Present the lines of the listing below as a Markdown table with the columns Row and Line, skipping any blank lines and leaving the pictures out.

------ Entries shown ------

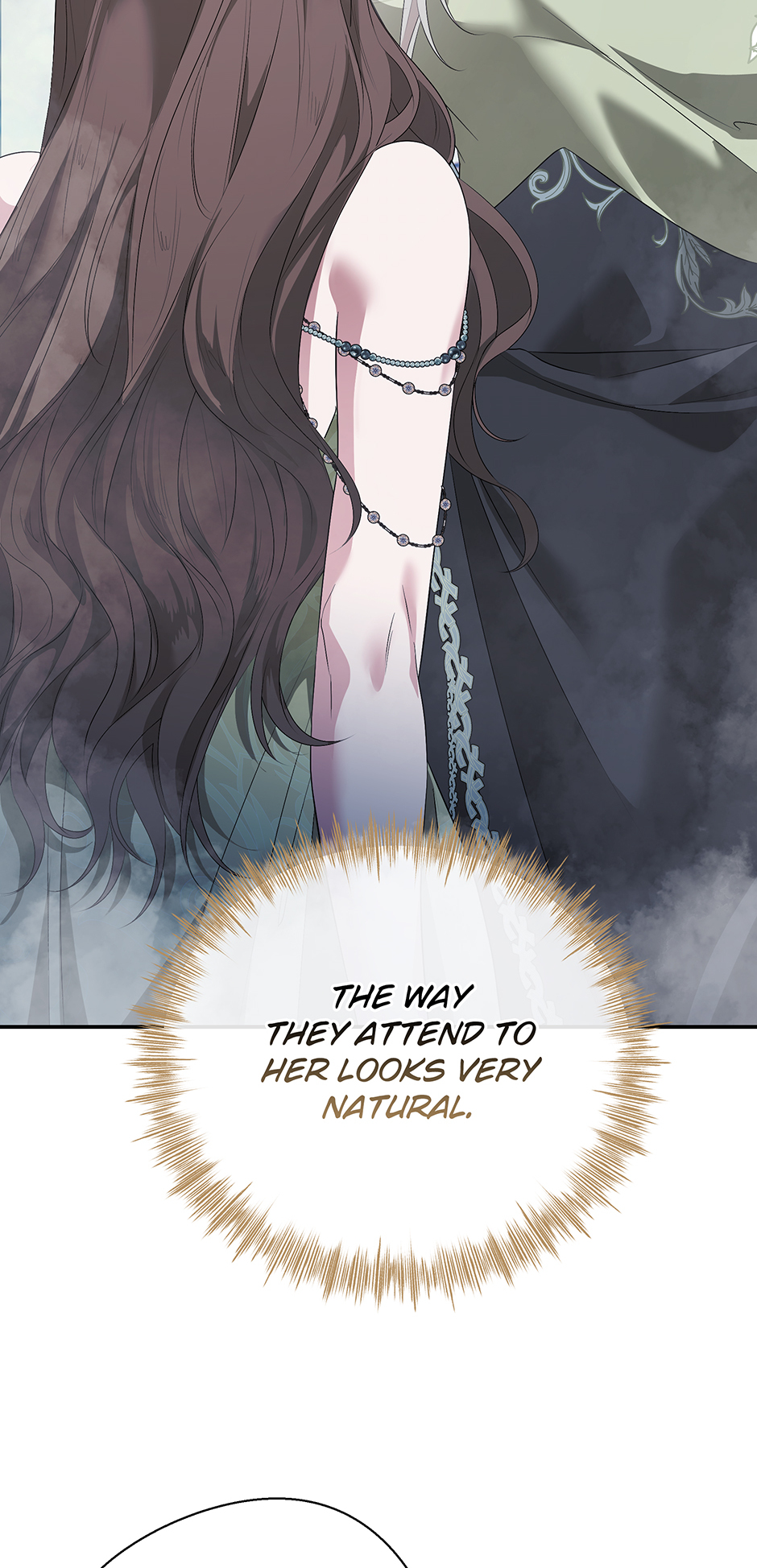 A Breath in the End of Verdure Chapter 47 page 71 - 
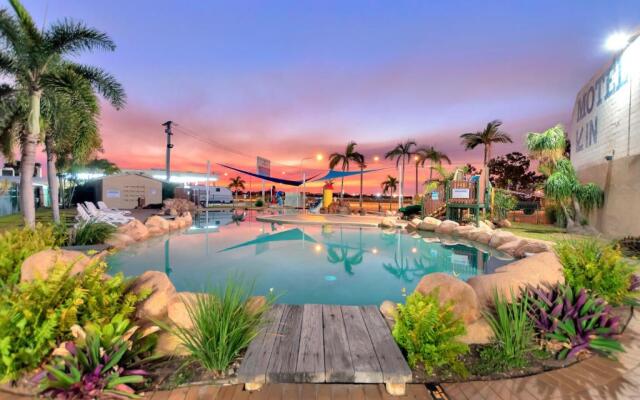 Discovery Parks - Townsville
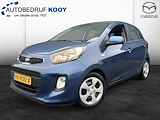 Kia Picanto 1.0 CVVT ComfortLine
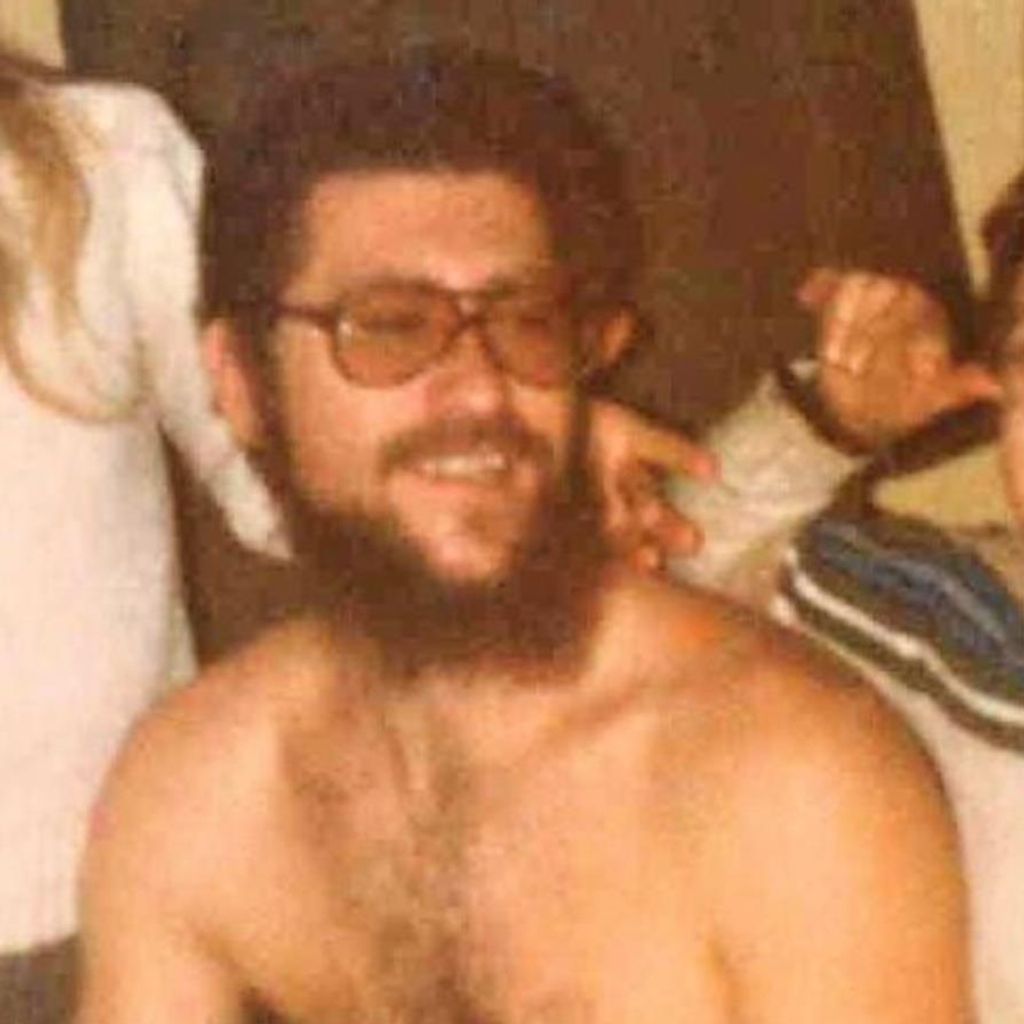 Allan George Hickman Sr. Profile Photo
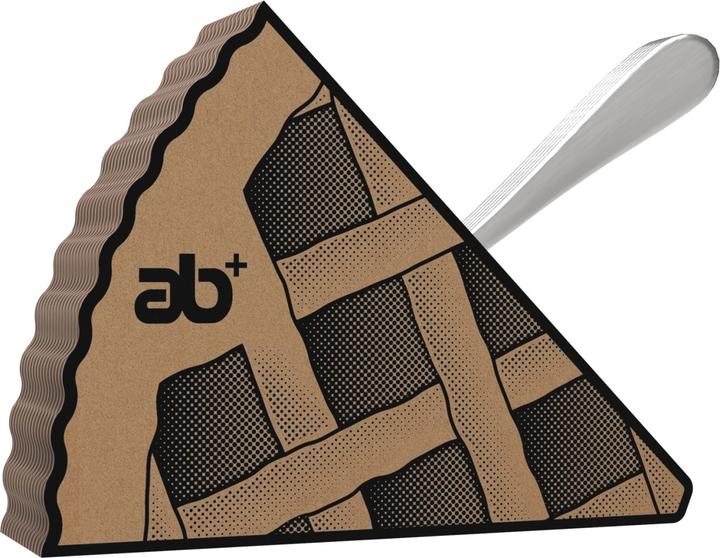 Image du produit Abert Set de 6 fourchettes à gâteau POP (6 pcs)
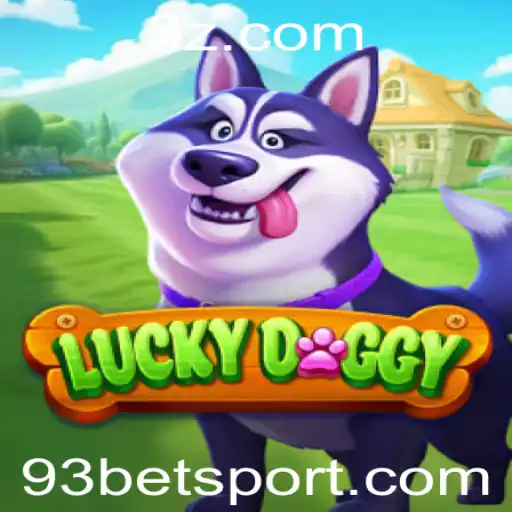 Explorando o Mundo do Jogo LuckyDoggy: Uma Oportunidade para 93 Bet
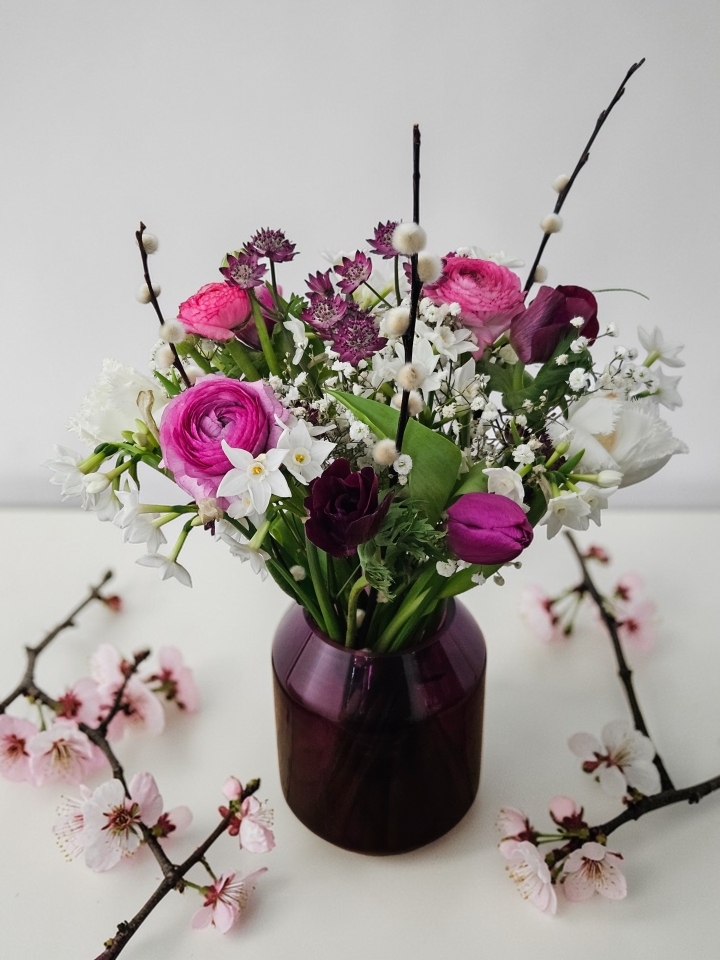 Mother’s Day Spring Whisper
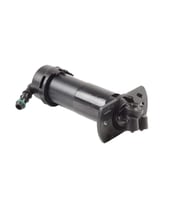 Far Yıkama Motoru Sol – 4L0955101 Wisco - Audı Q7 07-13 Uyumlu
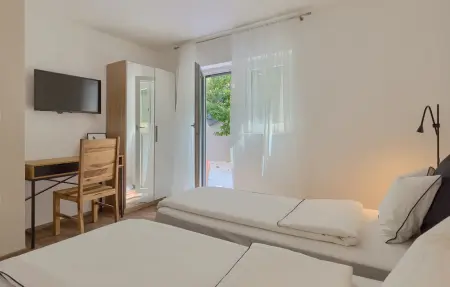 Villa Stribor, Maison 8 personnes à Pula - Photo 50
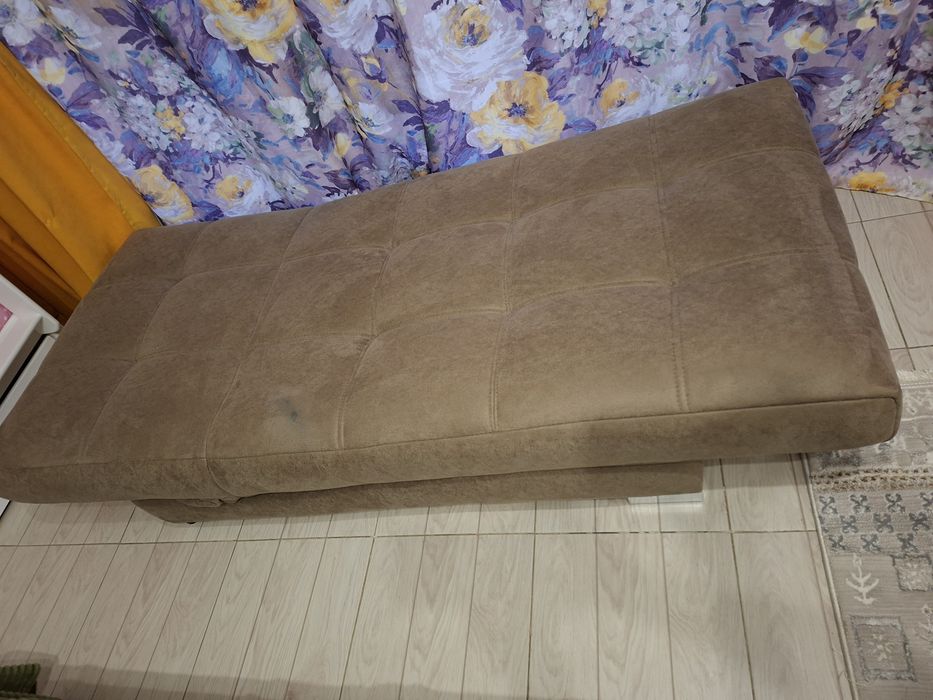 Продам оттоманку б/у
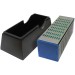 Faithfull Diamond Sharpening Stone Wet Dry 4 Sided FAIDWQUAD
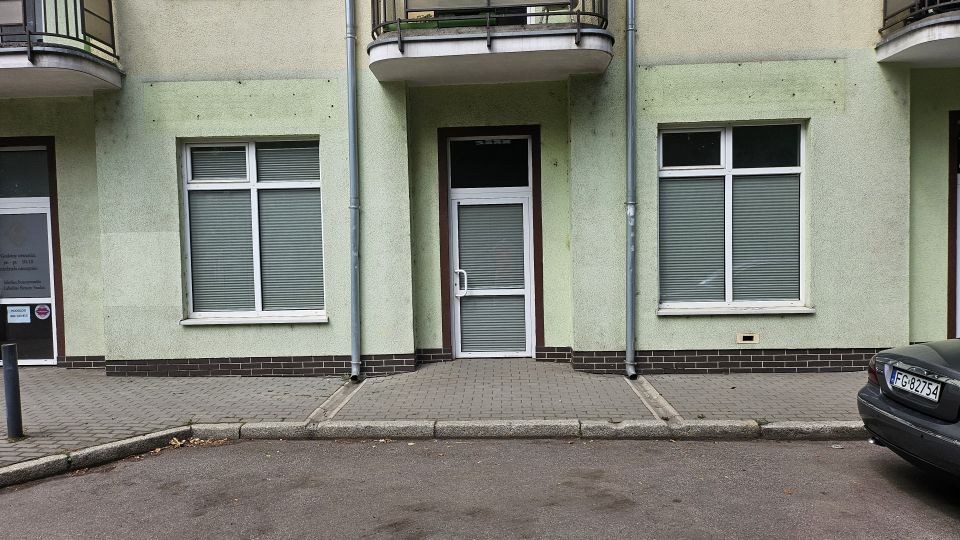 Lokal Gorzów Wielkopolski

------

## [Answer to this exercise]
| Row | Line |
|---|---|
| 1 |  A Breath in the End of Verdure Chapter 47 page 71 -  |
| 2 |  Discovery Parks - Townsville |
| 3 |  Kia Picanto 1.0 CVVT ComfortLine |
| 4 |  Allan George Hickman Sr. Profile Photo |
| 5 |  Image du produit Abert Set de 6 fourchettes à gâteau POP (6 pcs) |
| 6 |  Explorando o Mundo do Jogo LuckyDoggy: Uma Oportunidade para 93 Bet |
| 7 |  Mother’s Day Spring Whisper |
| 8 |  Far Yıkama Motoru Sol – 4L0955101 Wisco - Audı Q7 07-13 Uyumlu |
| 9 |  Villa Stribor, Maison 8 personnes à Pula - Photo 50 |
| 10 |  Продам оттоманку б/у |
| 11 |  Faithfull Diamond Sharpening Stone Wet Dry 4 Sided FAIDWQUAD |
| 12 |  Lokal Gorzów Wielkopolski |